At the time, there were very few female tattoo artists and June jumped at the chance to apprentice under her friend. Every day she took a train from San Francisco to Davis, where her friend’s shop was located. The apprenticeship lasted for a year and a half while she was also working another job in San Francisco.
June is originally from Asheville and after living for 12 years in San Francisco and having a child, she moved back across the country to start her own shop.
Like June and Leger, most tattoo artists become interested in the art early in life.
Galen Holland, artist and owner of Freaks and Geeks Tattoo, cites a childhood experience as igniting his love for tattoos.

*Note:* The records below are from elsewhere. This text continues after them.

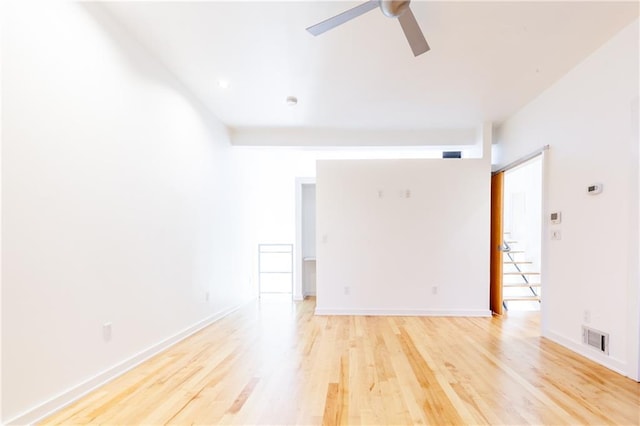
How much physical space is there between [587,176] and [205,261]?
403cm

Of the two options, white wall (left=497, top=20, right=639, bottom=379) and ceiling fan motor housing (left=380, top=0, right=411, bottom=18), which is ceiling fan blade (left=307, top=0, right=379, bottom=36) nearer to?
ceiling fan motor housing (left=380, top=0, right=411, bottom=18)

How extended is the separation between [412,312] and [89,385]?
12.0ft

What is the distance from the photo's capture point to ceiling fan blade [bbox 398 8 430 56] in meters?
1.91

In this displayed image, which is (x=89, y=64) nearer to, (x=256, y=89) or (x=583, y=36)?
(x=256, y=89)

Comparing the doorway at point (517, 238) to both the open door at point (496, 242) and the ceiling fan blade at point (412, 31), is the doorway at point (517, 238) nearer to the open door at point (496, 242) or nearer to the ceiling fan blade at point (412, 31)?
the open door at point (496, 242)

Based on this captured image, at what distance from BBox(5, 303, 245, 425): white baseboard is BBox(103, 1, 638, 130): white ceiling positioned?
2556 mm

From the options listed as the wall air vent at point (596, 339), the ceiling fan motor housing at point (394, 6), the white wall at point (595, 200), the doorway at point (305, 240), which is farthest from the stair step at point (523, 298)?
the ceiling fan motor housing at point (394, 6)

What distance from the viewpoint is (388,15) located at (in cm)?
191

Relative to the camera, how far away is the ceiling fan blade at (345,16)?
1.80 meters

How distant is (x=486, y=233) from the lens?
424 centimetres

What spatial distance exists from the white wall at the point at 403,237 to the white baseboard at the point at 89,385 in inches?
83.3

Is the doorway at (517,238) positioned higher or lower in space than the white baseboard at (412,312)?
higher

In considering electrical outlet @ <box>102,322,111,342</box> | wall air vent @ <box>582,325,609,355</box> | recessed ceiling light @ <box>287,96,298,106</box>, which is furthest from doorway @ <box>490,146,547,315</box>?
electrical outlet @ <box>102,322,111,342</box>

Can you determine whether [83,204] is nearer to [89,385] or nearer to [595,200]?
[89,385]
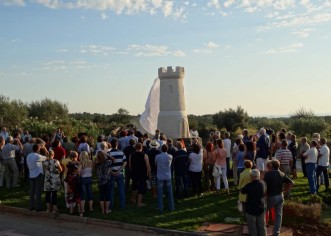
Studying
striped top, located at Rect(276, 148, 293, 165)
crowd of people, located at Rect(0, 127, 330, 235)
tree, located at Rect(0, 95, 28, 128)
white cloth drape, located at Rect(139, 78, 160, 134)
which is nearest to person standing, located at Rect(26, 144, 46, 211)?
crowd of people, located at Rect(0, 127, 330, 235)

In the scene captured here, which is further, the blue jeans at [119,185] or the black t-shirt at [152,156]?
the black t-shirt at [152,156]

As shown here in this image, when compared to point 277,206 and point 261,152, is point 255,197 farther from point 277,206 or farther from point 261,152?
point 261,152

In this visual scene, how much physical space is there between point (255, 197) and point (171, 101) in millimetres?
17501

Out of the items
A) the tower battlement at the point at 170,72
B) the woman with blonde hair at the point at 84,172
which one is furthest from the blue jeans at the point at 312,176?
the tower battlement at the point at 170,72

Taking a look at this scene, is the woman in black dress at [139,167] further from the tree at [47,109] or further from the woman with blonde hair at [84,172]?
the tree at [47,109]

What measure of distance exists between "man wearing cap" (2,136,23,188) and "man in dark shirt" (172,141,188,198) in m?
5.92

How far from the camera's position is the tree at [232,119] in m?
47.8

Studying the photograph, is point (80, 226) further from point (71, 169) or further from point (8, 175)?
point (8, 175)

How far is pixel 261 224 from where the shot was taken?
920cm

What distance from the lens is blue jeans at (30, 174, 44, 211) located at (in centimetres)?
1245

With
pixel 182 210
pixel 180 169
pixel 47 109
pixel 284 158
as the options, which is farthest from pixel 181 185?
pixel 47 109

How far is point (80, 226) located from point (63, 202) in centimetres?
236

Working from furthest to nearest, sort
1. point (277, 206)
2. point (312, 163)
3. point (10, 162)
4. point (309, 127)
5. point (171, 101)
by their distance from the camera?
point (309, 127), point (171, 101), point (10, 162), point (312, 163), point (277, 206)

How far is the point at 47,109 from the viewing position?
5031 centimetres
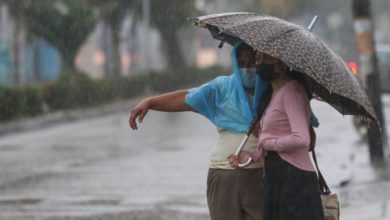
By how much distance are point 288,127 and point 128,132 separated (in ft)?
52.3

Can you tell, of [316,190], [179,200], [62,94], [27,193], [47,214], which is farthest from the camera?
[62,94]

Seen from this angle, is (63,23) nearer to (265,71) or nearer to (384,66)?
(384,66)

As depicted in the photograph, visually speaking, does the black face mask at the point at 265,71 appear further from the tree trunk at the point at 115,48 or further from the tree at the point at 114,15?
the tree trunk at the point at 115,48

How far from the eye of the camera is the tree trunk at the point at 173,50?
41.1 meters

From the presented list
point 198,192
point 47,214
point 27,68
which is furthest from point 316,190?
point 27,68

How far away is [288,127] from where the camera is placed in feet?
17.3

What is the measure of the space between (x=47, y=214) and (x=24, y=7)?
2284cm

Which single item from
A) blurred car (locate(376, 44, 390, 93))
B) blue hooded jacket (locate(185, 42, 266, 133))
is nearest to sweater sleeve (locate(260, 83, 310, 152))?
blue hooded jacket (locate(185, 42, 266, 133))

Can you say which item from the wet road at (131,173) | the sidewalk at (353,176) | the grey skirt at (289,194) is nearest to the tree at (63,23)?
the wet road at (131,173)

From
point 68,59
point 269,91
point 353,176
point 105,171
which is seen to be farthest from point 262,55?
point 68,59

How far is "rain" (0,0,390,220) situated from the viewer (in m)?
10.4

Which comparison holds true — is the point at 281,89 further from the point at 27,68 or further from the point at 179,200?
the point at 27,68

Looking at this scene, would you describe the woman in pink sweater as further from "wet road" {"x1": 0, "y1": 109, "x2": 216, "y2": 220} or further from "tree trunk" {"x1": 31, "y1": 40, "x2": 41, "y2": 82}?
"tree trunk" {"x1": 31, "y1": 40, "x2": 41, "y2": 82}

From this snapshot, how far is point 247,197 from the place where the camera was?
5.45 m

“It started as a kid at the beach seeing some old-timer with a tattoo,” Holland said. “From that point on I was fascinated with the art form. I didn’t get an apprenticeship until later in life. Most folks start around 18. I was almost 29.”
Holland said his favorite part of tattooing is carrying on the craft while also making it his own and being a positive ambassador to the art form.

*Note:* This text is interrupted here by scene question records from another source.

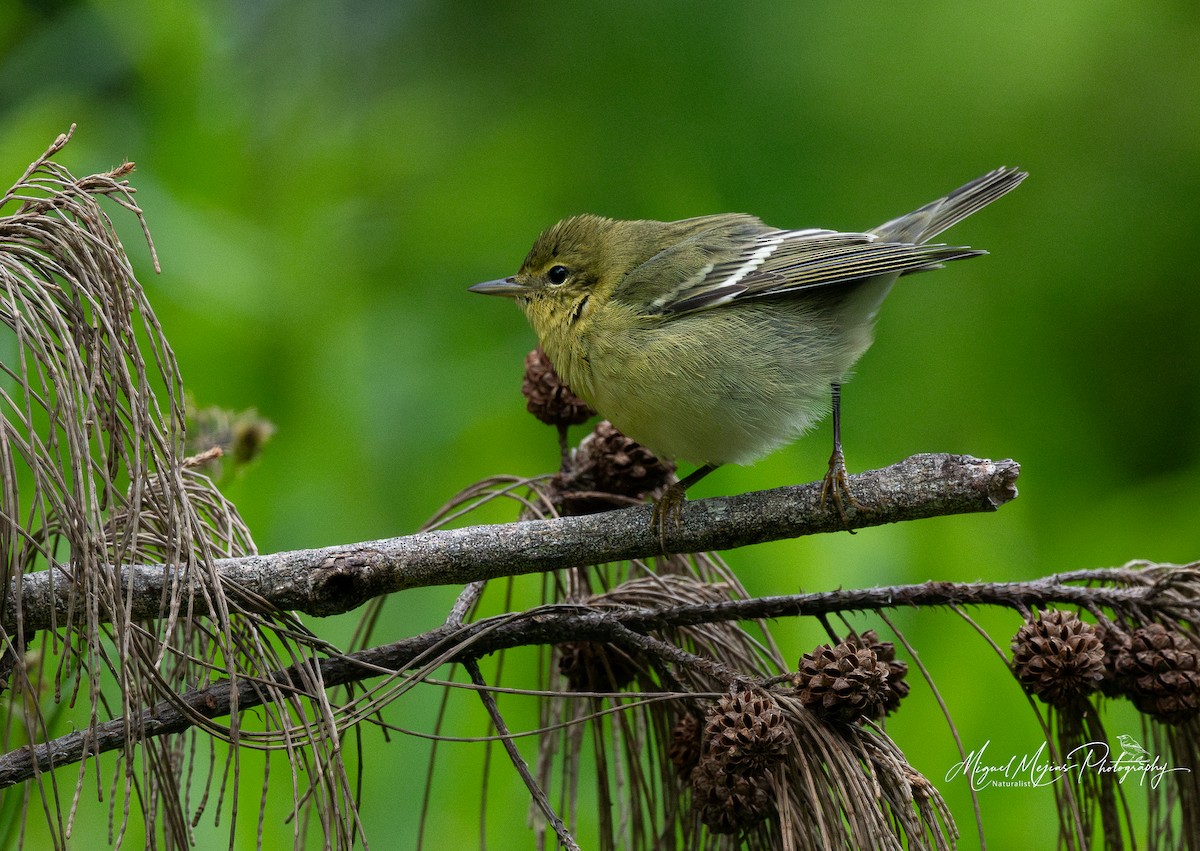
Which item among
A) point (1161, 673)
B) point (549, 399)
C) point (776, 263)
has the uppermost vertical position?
point (776, 263)

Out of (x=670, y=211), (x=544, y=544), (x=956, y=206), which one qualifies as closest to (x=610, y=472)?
(x=544, y=544)

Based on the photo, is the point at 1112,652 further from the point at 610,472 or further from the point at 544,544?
the point at 610,472

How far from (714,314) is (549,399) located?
56 cm

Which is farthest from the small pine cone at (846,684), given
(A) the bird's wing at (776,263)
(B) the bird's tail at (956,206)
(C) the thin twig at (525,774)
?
(B) the bird's tail at (956,206)

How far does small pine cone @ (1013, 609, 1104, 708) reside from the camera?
1.49m

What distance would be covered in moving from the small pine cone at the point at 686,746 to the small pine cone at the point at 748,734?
0.61 ft

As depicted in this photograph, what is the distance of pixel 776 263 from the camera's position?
2719mm

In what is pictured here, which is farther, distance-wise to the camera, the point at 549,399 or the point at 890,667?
the point at 549,399

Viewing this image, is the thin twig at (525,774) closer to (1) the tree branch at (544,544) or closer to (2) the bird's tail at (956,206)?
(1) the tree branch at (544,544)

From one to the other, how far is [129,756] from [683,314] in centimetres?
176

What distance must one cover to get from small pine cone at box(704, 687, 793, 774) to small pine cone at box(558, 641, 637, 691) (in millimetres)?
414

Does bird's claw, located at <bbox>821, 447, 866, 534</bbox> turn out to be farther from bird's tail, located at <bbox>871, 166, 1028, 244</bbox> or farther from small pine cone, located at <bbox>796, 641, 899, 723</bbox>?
bird's tail, located at <bbox>871, 166, 1028, 244</bbox>

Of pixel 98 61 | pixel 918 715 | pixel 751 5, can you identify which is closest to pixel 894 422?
pixel 918 715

Bianca Sky Kreba, an artist from Red Rabbit, grew up with a stepfather who was a tattoo artist. She said she eventually decided to pursue the art herself after spending so many years around it.
For Kreba, the best part about tattooing is getting to create art every day. Her least favorite part is having to explain to uninformed clients that sometimes ideas just are not possible, a frustration June said she shares.
“Tattoo reality shows give a pretty shitty idea of how the actual tattoo process is so I think sometimes people come in with the expectation of, ‘I’m going to give you this idea and you’re going to draw it up for me in ten minutes and we’re going to do it right then,’” June said. “A lot of people have a misunderstanding that custom tattoos take time and there’s this sort of impatience and it’s our job to explain that this is how the process is.”
Most shops in Asheville have a minimum charge of $60 and an hourly rate of around $130.
“The reason the hourly is what it is, is — I mean tattoos are expensive,” June said. “We’re not getting compensated for drawing time, we’re not getting compensated for any adjustments that need to be made to the drawing or time spent discussing the tattoo.”
Despite the fact many shops in Asheville have similar prices and talent, very little animosity lies between them.
“I love how connected the tattoo community is here,” Kreba said. “There are a lot of great artists in this town and everyone seems to really support each other, which is something I haven’t always experienced in other cities.”
For those wanting a first tattoo, the artists all suggest waiting to find the right artist for the client and the piece. Leger said to look at as many portfolios as possible, to not go too small and to wait for the artist, even if they are booked for a while. Holland suggested to listen to the artist because they often know best and want to do right by the client.
“Tattoos are something that people can look at and give them inspiration throughout the day,” June said. “I feel like it helps people overcome things. I feel like tattoos are a lot more powerful than just something to be cool.”